As a source of backup power, the EM1206 can rely on a supercapacitor. Suggested schematic diagram is shown below. The resistor is used for current limiting: a fully discharged supercapacitor creates a nearly short-circuit current inrush when it starts charging and this can damage the power supply of your host board.
The supercapacitor has many advantages- it charges almost instantly and has virtually unlimited lifespan. The disadvantage is that the supercapacitor is only able to sustain the RTC of the EM1206 for about 5-6 days, which may appear to be insufficient. Remember, however, that the EM1206 is a "connected" product. As such, it can always synchronize its clock with an Internet time server or a master clock on the main server of your system. Therefore, the role of the supercapacitor is to provide backup power during relatively short periods of power interruption, for example when the device is unplugged and moved to another location, or when the device is powered off over the weekend.

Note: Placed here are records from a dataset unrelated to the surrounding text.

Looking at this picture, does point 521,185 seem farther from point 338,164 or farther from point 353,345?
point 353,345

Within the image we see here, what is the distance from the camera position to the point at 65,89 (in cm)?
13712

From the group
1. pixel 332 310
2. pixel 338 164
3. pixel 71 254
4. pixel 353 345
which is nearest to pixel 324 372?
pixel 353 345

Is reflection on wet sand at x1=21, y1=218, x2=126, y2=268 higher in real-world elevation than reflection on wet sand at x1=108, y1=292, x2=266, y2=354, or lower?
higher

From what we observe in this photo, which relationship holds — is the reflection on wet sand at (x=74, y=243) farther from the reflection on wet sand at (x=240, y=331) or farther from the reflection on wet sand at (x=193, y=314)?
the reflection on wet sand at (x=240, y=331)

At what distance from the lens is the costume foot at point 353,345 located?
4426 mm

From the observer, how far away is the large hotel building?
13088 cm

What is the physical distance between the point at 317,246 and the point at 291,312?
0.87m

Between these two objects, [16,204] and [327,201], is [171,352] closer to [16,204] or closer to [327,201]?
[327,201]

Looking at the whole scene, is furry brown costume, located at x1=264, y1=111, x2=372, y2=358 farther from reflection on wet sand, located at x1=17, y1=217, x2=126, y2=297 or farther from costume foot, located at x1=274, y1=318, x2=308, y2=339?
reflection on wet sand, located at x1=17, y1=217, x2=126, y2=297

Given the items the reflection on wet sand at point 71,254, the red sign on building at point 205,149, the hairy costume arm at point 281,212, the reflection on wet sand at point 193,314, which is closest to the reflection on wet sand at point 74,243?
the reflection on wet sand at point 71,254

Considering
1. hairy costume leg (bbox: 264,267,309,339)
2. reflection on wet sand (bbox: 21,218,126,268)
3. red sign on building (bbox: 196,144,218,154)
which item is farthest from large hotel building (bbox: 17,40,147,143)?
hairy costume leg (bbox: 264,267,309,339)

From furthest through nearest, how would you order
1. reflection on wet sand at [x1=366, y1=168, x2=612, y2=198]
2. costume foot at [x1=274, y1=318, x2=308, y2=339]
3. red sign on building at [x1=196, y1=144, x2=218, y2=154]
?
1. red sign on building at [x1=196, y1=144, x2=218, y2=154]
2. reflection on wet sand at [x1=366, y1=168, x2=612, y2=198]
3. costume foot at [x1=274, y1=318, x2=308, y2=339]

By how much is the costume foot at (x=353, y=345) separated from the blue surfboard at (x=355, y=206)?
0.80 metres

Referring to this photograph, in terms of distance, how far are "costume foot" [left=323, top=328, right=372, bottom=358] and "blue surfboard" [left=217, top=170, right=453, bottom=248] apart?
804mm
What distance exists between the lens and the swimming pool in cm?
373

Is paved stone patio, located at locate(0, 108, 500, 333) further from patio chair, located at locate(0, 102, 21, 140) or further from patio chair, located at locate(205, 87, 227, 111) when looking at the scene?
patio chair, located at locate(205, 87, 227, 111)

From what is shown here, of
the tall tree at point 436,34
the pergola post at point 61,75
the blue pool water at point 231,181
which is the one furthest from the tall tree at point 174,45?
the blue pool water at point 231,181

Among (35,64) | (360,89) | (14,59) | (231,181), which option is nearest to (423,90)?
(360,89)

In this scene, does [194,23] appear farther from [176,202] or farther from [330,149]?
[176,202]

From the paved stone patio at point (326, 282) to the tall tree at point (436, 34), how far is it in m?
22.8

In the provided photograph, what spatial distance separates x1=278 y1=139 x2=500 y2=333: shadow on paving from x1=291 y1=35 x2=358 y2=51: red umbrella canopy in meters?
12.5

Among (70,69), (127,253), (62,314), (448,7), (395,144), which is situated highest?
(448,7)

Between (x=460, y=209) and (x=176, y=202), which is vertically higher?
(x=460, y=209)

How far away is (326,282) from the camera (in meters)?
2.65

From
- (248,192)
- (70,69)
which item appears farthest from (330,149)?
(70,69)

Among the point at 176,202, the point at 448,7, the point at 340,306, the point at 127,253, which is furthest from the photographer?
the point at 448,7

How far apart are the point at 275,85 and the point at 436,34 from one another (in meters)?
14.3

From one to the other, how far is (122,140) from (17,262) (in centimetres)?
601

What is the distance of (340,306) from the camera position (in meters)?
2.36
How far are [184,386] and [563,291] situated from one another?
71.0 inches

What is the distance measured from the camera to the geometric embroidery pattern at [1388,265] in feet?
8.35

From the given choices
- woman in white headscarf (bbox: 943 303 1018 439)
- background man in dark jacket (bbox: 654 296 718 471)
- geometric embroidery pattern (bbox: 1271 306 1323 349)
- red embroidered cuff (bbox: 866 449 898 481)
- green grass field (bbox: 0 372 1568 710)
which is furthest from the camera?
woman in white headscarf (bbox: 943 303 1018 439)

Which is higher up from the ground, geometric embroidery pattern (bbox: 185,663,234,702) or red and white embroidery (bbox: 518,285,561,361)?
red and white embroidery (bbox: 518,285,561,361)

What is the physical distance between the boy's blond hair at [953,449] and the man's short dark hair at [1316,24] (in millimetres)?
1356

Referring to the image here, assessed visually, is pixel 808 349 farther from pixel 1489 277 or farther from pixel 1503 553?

It is also possible to use a 3V lithium battery for backup power. Remember, however, that the voltage on the VCCB pin should not exceeed 2.5V. Therefore, you need to use several diodes in series between the battery and the VCCB input. You can calculate the time the battery will be able to sustain the EM1206 from the average backup current, which is ~13uA. Note that the VCCB pin cosumes a much larger current (~1mA) when the Vcc is applied and the EM1206 is running. Therefore, your battery-based backup circuit should be designed in a way that does not drain the battery while the Vcc is applied.
Your Tibbo BASIC/C application can access the RTC through the rtc. object (see "TIDE and Tibbo BASIC Manual").